[[ COLLECTED DATA, beginning ]]
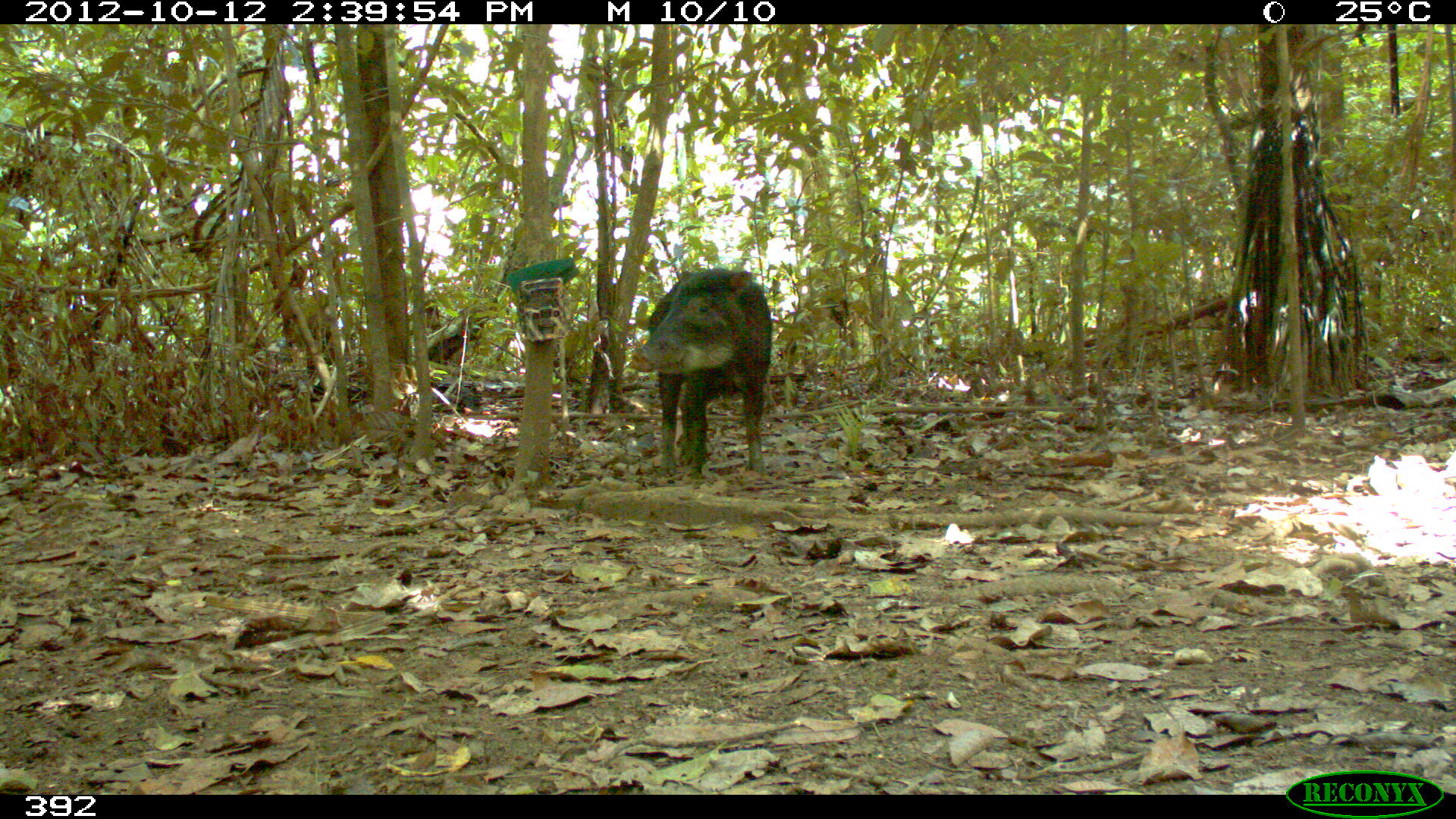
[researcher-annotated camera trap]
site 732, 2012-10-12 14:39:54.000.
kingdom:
[[ COLLECTED DATA, end ]]
PROBLEM TO SOLVE:
Pictures stay out; everything else in the listing above is to be repeated exactly.

WRITTEN RESPONSE:
[researcher-annotated camera trap]
site 732, 2012-10-12 14:39:54.000.
kingdom:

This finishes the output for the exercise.